Extracted entries
++++++
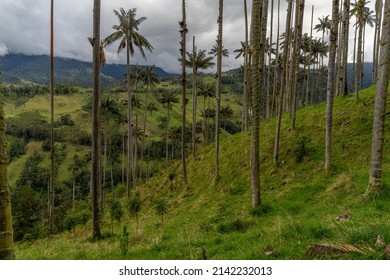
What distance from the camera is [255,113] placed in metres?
11.5

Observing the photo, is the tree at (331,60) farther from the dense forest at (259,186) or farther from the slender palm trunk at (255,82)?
the slender palm trunk at (255,82)

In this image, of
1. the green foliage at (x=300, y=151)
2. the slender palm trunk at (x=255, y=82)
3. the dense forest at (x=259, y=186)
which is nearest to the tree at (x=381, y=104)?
the dense forest at (x=259, y=186)

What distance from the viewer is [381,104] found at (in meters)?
8.65

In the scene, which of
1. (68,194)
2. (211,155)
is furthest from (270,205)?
(68,194)

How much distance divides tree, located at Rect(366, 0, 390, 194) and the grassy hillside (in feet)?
1.68

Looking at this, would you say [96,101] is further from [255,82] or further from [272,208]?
[272,208]

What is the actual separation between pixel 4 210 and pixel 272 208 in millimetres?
10860

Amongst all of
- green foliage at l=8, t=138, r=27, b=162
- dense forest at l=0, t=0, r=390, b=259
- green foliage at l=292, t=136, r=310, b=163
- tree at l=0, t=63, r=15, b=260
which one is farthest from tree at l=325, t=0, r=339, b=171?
green foliage at l=8, t=138, r=27, b=162

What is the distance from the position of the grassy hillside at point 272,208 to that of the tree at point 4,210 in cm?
377

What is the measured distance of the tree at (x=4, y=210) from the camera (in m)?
3.04

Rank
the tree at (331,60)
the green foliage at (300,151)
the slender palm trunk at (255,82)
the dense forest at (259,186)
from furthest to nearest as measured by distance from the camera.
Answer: the green foliage at (300,151)
the tree at (331,60)
the slender palm trunk at (255,82)
the dense forest at (259,186)

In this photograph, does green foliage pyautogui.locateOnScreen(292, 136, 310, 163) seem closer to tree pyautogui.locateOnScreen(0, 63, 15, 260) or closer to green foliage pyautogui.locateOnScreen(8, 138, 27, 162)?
tree pyautogui.locateOnScreen(0, 63, 15, 260)

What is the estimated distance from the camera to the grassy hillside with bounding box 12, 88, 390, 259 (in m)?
5.90

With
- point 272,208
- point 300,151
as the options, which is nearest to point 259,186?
point 272,208
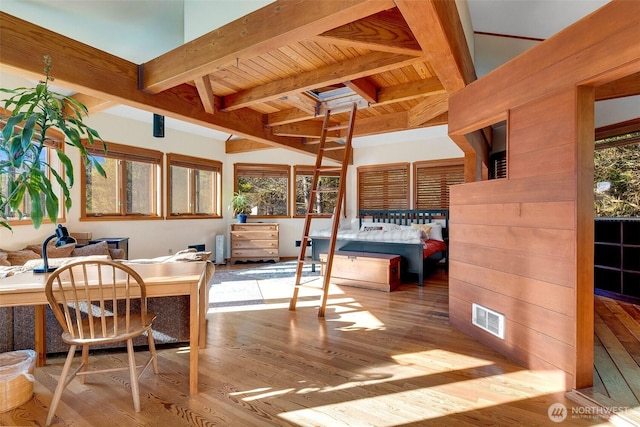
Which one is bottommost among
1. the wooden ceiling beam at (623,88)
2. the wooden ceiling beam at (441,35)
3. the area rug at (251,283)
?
the area rug at (251,283)

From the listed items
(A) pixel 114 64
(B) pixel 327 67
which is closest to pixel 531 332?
(B) pixel 327 67

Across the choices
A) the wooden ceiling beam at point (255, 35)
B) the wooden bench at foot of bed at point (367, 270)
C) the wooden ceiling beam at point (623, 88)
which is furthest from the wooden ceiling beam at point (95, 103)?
the wooden ceiling beam at point (623, 88)

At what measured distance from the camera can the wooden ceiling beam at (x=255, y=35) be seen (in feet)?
5.81

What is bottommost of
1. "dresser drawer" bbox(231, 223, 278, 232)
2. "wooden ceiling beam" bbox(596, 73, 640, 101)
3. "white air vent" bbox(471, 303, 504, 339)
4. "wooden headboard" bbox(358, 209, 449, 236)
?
"white air vent" bbox(471, 303, 504, 339)

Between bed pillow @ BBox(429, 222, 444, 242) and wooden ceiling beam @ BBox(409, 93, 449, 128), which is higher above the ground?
wooden ceiling beam @ BBox(409, 93, 449, 128)

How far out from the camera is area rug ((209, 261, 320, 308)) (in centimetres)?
387

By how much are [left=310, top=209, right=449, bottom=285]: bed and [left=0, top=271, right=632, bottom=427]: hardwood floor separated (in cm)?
178

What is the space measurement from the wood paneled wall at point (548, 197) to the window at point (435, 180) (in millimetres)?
3800

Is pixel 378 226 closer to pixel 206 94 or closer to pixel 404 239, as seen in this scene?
pixel 404 239

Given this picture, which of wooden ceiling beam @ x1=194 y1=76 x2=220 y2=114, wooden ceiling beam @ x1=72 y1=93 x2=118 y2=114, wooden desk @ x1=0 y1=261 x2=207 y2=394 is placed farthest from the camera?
wooden ceiling beam @ x1=72 y1=93 x2=118 y2=114

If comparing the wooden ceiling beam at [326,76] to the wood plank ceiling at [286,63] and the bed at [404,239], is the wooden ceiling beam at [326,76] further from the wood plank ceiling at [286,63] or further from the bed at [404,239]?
the bed at [404,239]

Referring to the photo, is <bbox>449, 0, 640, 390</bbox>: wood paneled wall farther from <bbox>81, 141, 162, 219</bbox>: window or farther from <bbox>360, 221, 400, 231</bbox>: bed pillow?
<bbox>81, 141, 162, 219</bbox>: window

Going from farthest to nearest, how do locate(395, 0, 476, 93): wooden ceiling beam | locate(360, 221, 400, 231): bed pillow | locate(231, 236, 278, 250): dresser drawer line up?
1. locate(231, 236, 278, 250): dresser drawer
2. locate(360, 221, 400, 231): bed pillow
3. locate(395, 0, 476, 93): wooden ceiling beam

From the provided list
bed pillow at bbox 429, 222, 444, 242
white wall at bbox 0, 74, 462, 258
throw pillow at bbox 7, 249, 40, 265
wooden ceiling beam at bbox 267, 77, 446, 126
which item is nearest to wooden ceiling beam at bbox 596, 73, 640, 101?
wooden ceiling beam at bbox 267, 77, 446, 126
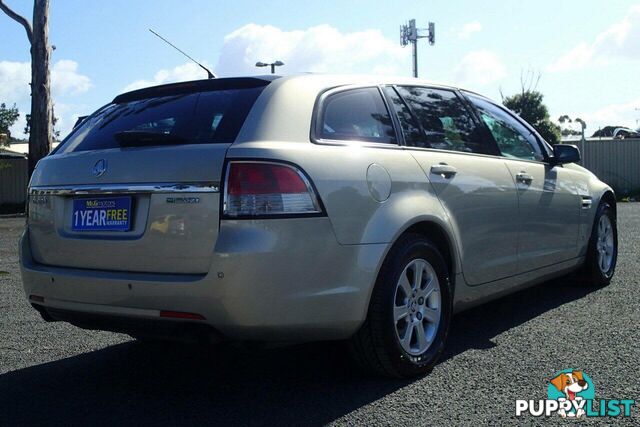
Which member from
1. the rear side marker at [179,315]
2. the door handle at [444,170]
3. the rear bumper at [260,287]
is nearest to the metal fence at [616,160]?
the door handle at [444,170]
++++++
Written task | Update the entries from the line containing "Going from farthest" through the end of the entries by replacing "nearest" with "closest" and changing nothing else. Omit the pictures from your answer.

Exercise response |
Going from farthest to closest, how do locate(395, 0, 476, 93): wooden ceiling beam | locate(360, 221, 400, 231): bed pillow | locate(231, 236, 278, 250): dresser drawer line up?
1. locate(231, 236, 278, 250): dresser drawer
2. locate(360, 221, 400, 231): bed pillow
3. locate(395, 0, 476, 93): wooden ceiling beam

From the provided list
bed pillow at bbox 429, 222, 444, 242
white wall at bbox 0, 74, 462, 258
throw pillow at bbox 7, 249, 40, 265
wooden ceiling beam at bbox 267, 77, 446, 126
which item is closest to wooden ceiling beam at bbox 596, 73, 640, 101?
wooden ceiling beam at bbox 267, 77, 446, 126
Which member from
1. the rear side marker at [179,315]
2. the door handle at [444,170]
3. the rear bumper at [260,287]
is closest to the metal fence at [616,160]?
the door handle at [444,170]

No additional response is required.